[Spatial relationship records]
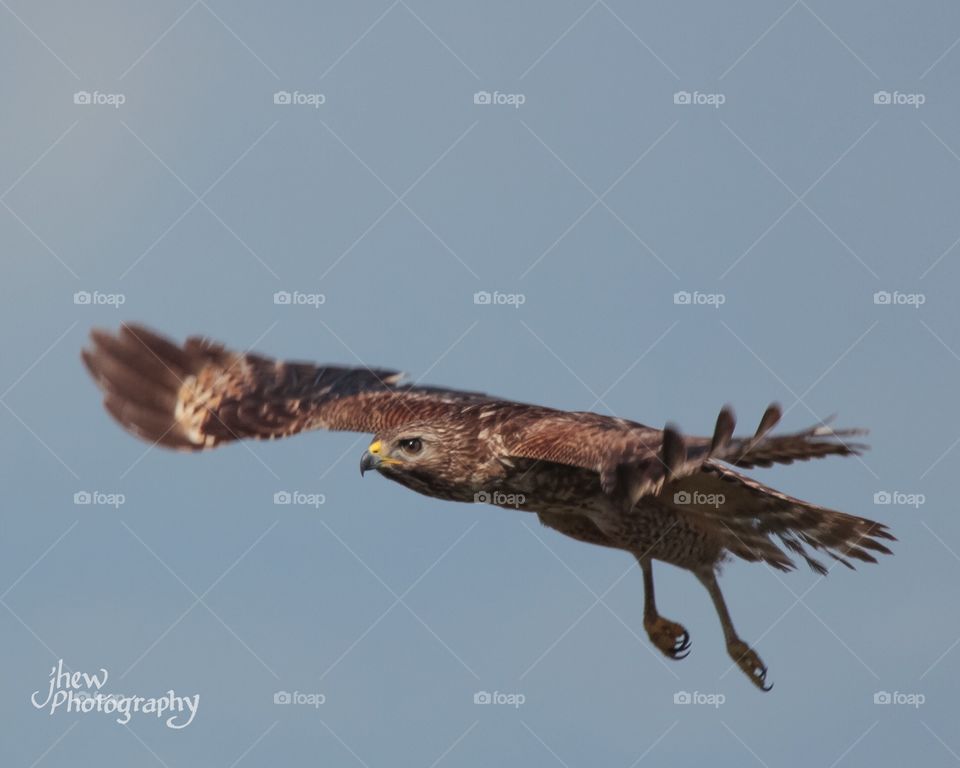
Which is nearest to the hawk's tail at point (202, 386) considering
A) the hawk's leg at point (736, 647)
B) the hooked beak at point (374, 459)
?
the hooked beak at point (374, 459)

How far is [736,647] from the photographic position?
59.5ft

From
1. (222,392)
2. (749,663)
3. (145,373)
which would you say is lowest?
(749,663)

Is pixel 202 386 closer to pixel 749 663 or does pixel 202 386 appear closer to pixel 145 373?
pixel 145 373

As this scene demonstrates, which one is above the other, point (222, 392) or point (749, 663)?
point (222, 392)

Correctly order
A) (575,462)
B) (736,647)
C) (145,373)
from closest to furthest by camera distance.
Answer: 1. (575,462)
2. (736,647)
3. (145,373)

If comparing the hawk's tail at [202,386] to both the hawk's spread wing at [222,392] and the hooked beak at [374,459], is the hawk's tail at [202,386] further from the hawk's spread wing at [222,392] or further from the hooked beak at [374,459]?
the hooked beak at [374,459]

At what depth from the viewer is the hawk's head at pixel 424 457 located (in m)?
17.2

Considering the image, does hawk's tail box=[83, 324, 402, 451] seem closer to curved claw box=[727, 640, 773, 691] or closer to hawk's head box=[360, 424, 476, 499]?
hawk's head box=[360, 424, 476, 499]

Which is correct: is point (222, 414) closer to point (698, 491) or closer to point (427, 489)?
point (427, 489)

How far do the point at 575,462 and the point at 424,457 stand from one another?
1897 millimetres

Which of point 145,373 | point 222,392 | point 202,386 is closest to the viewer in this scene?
point 222,392

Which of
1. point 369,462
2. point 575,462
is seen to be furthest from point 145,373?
point 575,462

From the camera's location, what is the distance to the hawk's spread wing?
61.4ft

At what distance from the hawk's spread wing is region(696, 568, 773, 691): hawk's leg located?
253cm
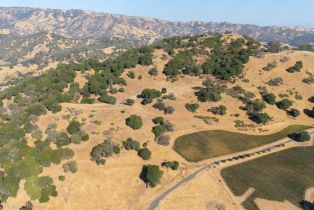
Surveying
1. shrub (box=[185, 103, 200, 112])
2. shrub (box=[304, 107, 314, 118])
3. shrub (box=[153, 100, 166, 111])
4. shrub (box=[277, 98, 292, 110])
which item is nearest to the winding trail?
shrub (box=[304, 107, 314, 118])

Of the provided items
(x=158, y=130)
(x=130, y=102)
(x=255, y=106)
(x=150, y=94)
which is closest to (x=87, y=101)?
(x=130, y=102)

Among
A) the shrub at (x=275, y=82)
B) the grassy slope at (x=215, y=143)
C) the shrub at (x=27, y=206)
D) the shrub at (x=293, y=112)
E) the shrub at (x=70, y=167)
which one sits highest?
the shrub at (x=275, y=82)

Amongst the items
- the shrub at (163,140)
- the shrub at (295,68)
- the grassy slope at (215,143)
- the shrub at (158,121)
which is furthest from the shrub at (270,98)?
the shrub at (163,140)

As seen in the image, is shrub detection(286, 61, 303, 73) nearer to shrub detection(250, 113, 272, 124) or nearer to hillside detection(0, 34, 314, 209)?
hillside detection(0, 34, 314, 209)

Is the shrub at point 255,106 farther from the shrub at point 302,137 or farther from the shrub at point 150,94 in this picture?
the shrub at point 150,94

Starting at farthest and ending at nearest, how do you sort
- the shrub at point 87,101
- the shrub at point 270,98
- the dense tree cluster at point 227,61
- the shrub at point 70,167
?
1. the dense tree cluster at point 227,61
2. the shrub at point 270,98
3. the shrub at point 87,101
4. the shrub at point 70,167
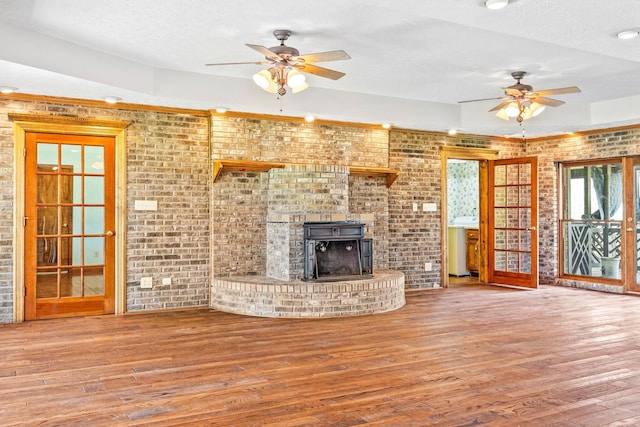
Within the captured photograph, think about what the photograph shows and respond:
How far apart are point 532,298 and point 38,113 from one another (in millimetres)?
6610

• [To be done] Except for the pictures, reproduce every line exactly.

• [Answer to this problem]
Which is nearest to the hawk's tail at point (202, 386) considering
A) the hawk's leg at point (736, 647)
B) the hooked beak at point (374, 459)
?
the hooked beak at point (374, 459)

How far is [736,647] from the photographic position?
59.5ft

From
1. (222,392)
2. (749,663)
3. (145,373)
which would you say is lowest?
(749,663)

Is pixel 202 386 closer to pixel 749 663 or does pixel 202 386 appear closer to pixel 145 373?
pixel 145 373

As this scene demonstrates, which one is above the other, point (222, 392) or point (749, 663)?
point (222, 392)

Correctly order
A) (575,462)
B) (736,647)
C) (145,373)
from closest to furthest by camera distance.
Answer: 1. (575,462)
2. (736,647)
3. (145,373)

If comparing the hawk's tail at [202,386] to both the hawk's spread wing at [222,392] and the hooked beak at [374,459], is the hawk's tail at [202,386] further from the hawk's spread wing at [222,392] or further from the hooked beak at [374,459]?
the hooked beak at [374,459]

At what depth from the viewer is the hawk's head at pixel 424 457 located (in m)?
17.2

Considering the image, does hawk's tail box=[83, 324, 402, 451] seem closer to curved claw box=[727, 640, 773, 691] or closer to hawk's head box=[360, 424, 476, 499]?
hawk's head box=[360, 424, 476, 499]

Which is correct: is point (222, 414) closer to point (698, 491) or closer to point (427, 489)?
point (427, 489)

How far do the point at 575,462 and the point at 424,457 stand from one another?
1897 millimetres

Which of point 145,373 | point 222,392 | point 202,386 is closest to the viewer in this scene?
point 222,392

Which of
1. point 369,462
2. point 575,462
is seen to be furthest from point 145,373?
point 575,462

From the camera's location, what is the distance to the hawk's spread wing?
61.4ft

At what distance from the hawk's spread wing is region(696, 568, 773, 691): hawk's leg located?
253cm
Surveying
1. shrub (box=[185, 103, 200, 112])
2. shrub (box=[304, 107, 314, 118])
3. shrub (box=[153, 100, 166, 111])
4. shrub (box=[277, 98, 292, 110])
which item is nearest to the winding trail?
shrub (box=[304, 107, 314, 118])

Of the provided items
(x=158, y=130)
(x=130, y=102)
(x=255, y=106)
(x=150, y=94)
which is closest to (x=87, y=101)?
(x=130, y=102)

Among
A) the shrub at (x=275, y=82)
B) the grassy slope at (x=215, y=143)
C) the shrub at (x=27, y=206)
D) the shrub at (x=293, y=112)
E) the shrub at (x=70, y=167)
which one sits highest?
the shrub at (x=275, y=82)

Amongst the items
- the shrub at (163,140)
- the shrub at (295,68)
- the grassy slope at (215,143)
- the shrub at (158,121)
which is furthest from the shrub at (270,98)?
the shrub at (163,140)

As seen in the image, is shrub detection(286, 61, 303, 73) nearer to shrub detection(250, 113, 272, 124) or nearer to hillside detection(0, 34, 314, 209)?
hillside detection(0, 34, 314, 209)

Is the shrub at point 255,106 farther from the shrub at point 302,137 or farther from the shrub at point 150,94 in this picture?
the shrub at point 150,94

Starting at farthest and ending at nearest, how do you sort
- the shrub at point 87,101
- the shrub at point 270,98
- the dense tree cluster at point 227,61
- the shrub at point 70,167
?
1. the dense tree cluster at point 227,61
2. the shrub at point 270,98
3. the shrub at point 87,101
4. the shrub at point 70,167
Within the captured photograph, think about what the photograph shows and respond:
How far apart are point 532,298 and point 38,113 from one another (in millimetres)?
6610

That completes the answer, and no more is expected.